EXERCISE DESCRIPTION. Your task is to repeat the records exactly from the line containing "In what order do" onward, through the final line.

+++

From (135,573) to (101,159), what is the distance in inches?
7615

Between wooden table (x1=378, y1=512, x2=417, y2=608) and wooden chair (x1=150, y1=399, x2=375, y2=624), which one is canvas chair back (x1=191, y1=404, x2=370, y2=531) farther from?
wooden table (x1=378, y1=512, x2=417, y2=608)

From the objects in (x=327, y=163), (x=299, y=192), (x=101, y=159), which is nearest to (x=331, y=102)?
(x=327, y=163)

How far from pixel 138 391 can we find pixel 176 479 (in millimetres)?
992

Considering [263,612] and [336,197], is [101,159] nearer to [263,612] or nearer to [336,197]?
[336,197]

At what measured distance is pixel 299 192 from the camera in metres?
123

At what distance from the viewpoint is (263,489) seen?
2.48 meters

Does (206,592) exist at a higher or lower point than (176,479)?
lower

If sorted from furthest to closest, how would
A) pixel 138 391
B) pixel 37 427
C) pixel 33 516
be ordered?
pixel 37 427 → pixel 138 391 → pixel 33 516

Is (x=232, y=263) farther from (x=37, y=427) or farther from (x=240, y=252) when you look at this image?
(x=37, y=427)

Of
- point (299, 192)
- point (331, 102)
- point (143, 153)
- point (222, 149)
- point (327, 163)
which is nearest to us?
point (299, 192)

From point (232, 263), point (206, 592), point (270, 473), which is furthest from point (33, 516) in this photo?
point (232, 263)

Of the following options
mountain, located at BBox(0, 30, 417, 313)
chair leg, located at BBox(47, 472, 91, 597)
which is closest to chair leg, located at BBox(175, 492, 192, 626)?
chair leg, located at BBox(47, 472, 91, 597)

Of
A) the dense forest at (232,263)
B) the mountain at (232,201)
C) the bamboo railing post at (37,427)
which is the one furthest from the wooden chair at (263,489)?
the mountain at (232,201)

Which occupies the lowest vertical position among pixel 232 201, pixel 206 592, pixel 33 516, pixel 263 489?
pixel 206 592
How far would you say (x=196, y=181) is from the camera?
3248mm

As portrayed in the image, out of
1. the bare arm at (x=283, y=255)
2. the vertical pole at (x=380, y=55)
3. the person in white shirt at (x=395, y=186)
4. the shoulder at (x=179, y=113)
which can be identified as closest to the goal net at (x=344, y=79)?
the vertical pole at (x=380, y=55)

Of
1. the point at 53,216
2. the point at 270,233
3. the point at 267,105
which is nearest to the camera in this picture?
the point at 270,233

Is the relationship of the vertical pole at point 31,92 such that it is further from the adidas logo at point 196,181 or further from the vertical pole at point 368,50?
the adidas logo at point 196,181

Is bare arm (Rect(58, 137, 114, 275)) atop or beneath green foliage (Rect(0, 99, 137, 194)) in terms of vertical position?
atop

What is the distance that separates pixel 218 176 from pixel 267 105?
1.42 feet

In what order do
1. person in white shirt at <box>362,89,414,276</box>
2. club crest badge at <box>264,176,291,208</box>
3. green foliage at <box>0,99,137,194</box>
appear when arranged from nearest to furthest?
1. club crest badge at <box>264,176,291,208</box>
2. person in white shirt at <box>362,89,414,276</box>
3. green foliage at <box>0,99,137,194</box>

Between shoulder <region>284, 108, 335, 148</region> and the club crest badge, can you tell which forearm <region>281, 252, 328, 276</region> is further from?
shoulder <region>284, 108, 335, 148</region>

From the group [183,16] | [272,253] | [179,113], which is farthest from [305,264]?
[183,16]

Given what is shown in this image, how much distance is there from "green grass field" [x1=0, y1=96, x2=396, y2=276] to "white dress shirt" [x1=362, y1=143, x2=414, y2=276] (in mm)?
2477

+++

OUTPUT FOR THIS TASK.
In what order do
1. person in white shirt at <box>362,89,414,276</box>
2. club crest badge at <box>264,176,291,208</box>
3. green foliage at <box>0,99,137,194</box>
appear when arranged from nearest to furthest?
1. club crest badge at <box>264,176,291,208</box>
2. person in white shirt at <box>362,89,414,276</box>
3. green foliage at <box>0,99,137,194</box>

Between shoulder <region>284, 108, 335, 148</region> and the club crest badge, can you tell which forearm <region>281, 252, 328, 276</region> is further from?
shoulder <region>284, 108, 335, 148</region>

From the group [183,16] | [272,253] | [179,113], which is farthest from [305,264]?
[183,16]

Given what is shown in this image, how much distance is there from "green grass field" [x1=0, y1=96, x2=396, y2=276] to "white dress shirt" [x1=362, y1=143, x2=414, y2=276] (in mm)?
2477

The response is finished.